Netanyahu orders intensified strikes on Hezbollah as Lebanon truce frays
Netanyahu said Israel would “increase the blows” on Hezbollah as more than 70 sites were struck in a day, sending civilians fleeing Beirut’s southern suburbs.

Israel widened its campaign against Hezbollah on Monday, with Benjamin Netanyahu ordering the military to “increase the blows” and “step on the gas even more” after officials said more than 70 Hezbollah sites were hit in the previous day. The strikes reached Lebanon’s Bekaa Valley and southern Lebanon, and Lebanon’s National News Agency said at least three people were killed.
The latest escalation came despite a U.S.-brokered ceasefire that took effect on April 16-17 and was meant to halt the cross-border war that has persisted in near-daily bursts. Even under the truce, Hezbollah has kept firing drones and rockets at Israeli forces, including fiber-optic drones that Israel says can evade jamming, while Israeli forces have continued striking Hezbollah positions and dismantling sites in southern Lebanon. A U.S. State Department official said Hezbollah had ignored repeated requests and a recent ultimatum to stop firing at Israel, calling the current arrangement untenable.
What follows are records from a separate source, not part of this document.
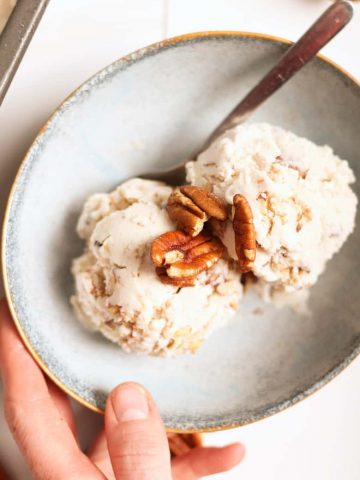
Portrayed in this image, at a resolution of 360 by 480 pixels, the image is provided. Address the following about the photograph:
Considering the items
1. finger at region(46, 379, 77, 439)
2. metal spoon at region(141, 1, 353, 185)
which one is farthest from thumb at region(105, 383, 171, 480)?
metal spoon at region(141, 1, 353, 185)

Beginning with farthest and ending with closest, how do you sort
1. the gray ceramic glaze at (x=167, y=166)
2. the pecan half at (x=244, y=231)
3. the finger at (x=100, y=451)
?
the finger at (x=100, y=451), the gray ceramic glaze at (x=167, y=166), the pecan half at (x=244, y=231)

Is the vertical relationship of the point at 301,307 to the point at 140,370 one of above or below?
above

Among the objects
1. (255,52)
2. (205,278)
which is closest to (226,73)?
(255,52)

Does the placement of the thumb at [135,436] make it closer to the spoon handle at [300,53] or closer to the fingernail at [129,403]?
the fingernail at [129,403]

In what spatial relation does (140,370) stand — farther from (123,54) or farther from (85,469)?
(123,54)

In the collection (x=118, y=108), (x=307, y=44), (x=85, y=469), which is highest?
(x=307, y=44)

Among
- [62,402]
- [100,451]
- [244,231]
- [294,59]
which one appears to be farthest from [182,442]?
[294,59]

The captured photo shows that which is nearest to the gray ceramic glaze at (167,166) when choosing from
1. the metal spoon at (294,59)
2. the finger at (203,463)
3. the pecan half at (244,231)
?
the metal spoon at (294,59)
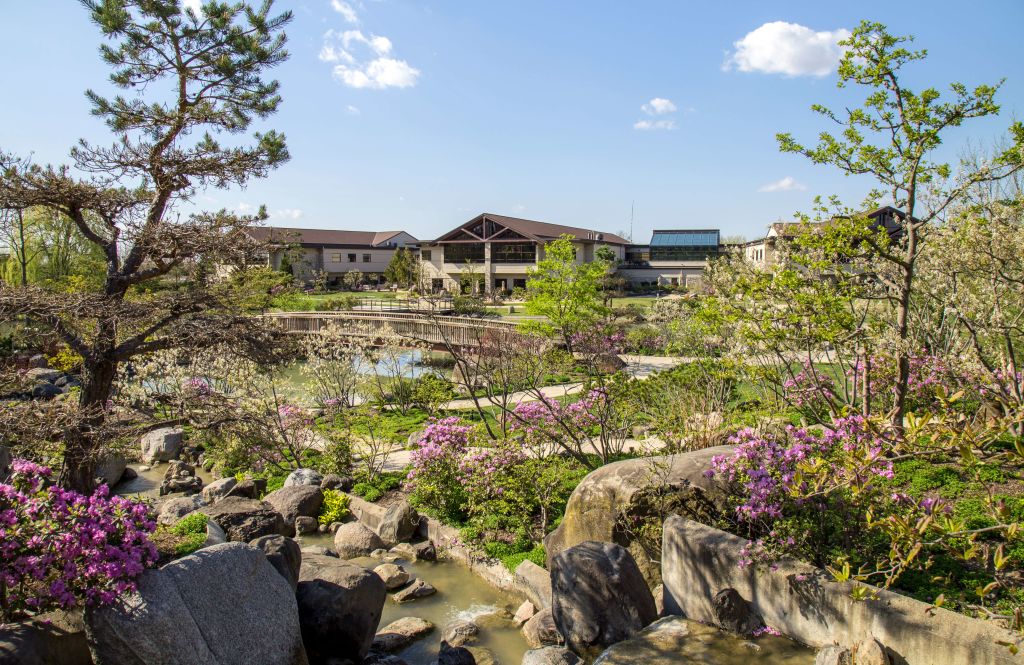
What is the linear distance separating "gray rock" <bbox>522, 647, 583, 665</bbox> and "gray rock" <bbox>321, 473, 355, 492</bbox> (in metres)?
6.35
The pressure is now spilling beyond the front line. Lebanese security sources and state media said some residents began fleeing Beirut’s southern suburbs after Netanyahu’s warning, a sign that fears of renewed strikes on the capital are returning. Those neighborhoods were heavily bombarded before the truce, and the prospect of attacks expanding back into Beirut would deepen the displacement crisis in a country already absorbing months of war.

The toll underscores how fragile the ceasefire remains. Netanyahu’s office said 22 Israeli soldiers and a defense contractor have been killed in or near southern Lebanon, along with two civilians in northern Israel, since the latest war with Hezbollah began on March 2. Lebanese authorities have reported more than 3,000 deaths in the fighting overall, including women and children; the Lebanese Health Ministry has put the toll at 3,020, among them 292 women and 211 children.
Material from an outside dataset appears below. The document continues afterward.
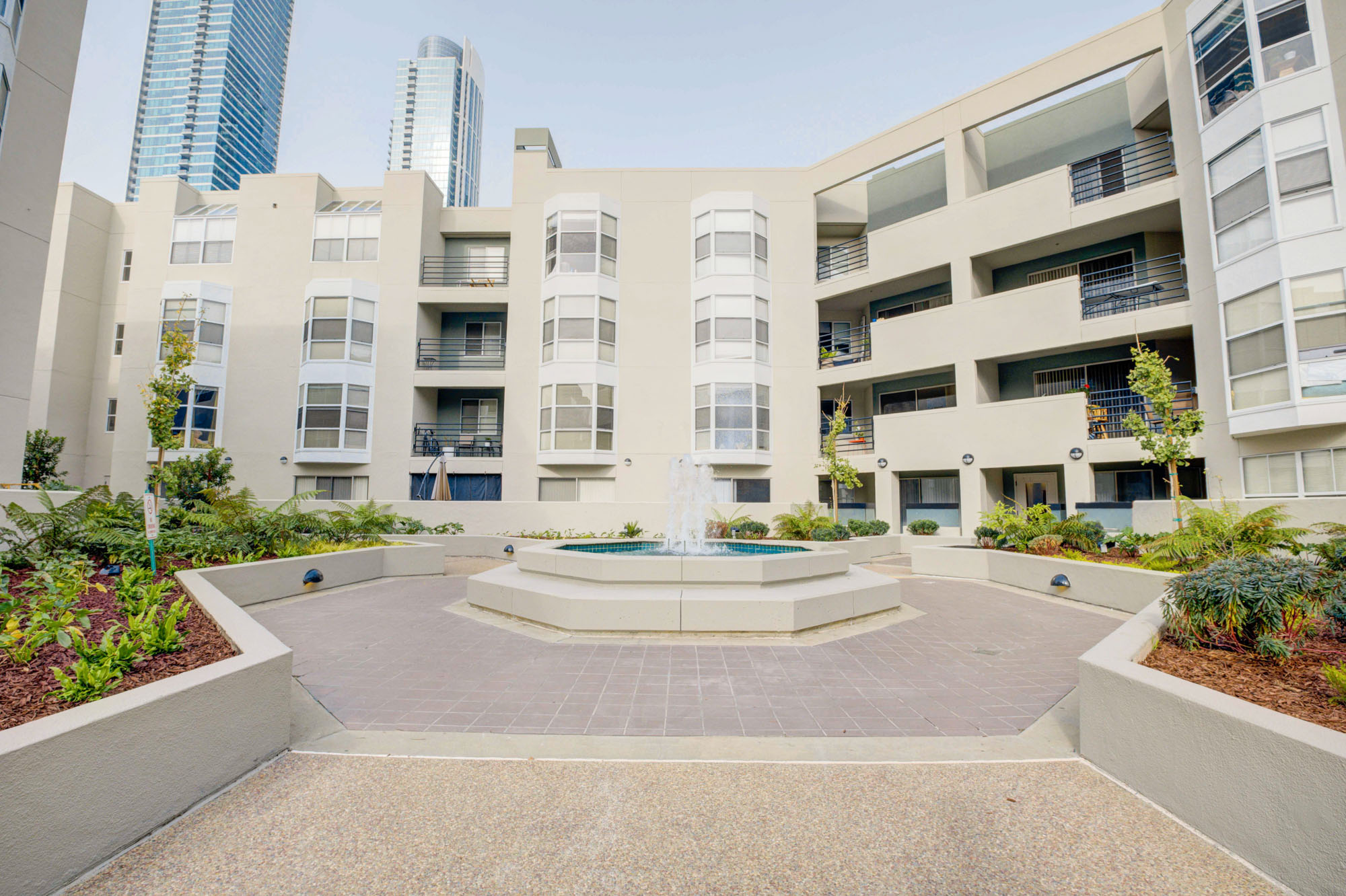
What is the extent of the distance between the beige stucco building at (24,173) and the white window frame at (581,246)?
536 inches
The diplomatic stakes are just as high. U.S. and Lebanese officials were due to meet at the Pentagon on Friday for follow-up military talks on the ceasefire, even as U.S. and Iranian negotiators were trying to finalize broader regional deal terms that could be thrown off by the Lebanon front. For Washington, the danger is that a campaign framed as pressure on Hezbollah could instead widen the conflict, unsettle ceasefire enforcement and force a heavier U.S. military and diplomatic posture across the region.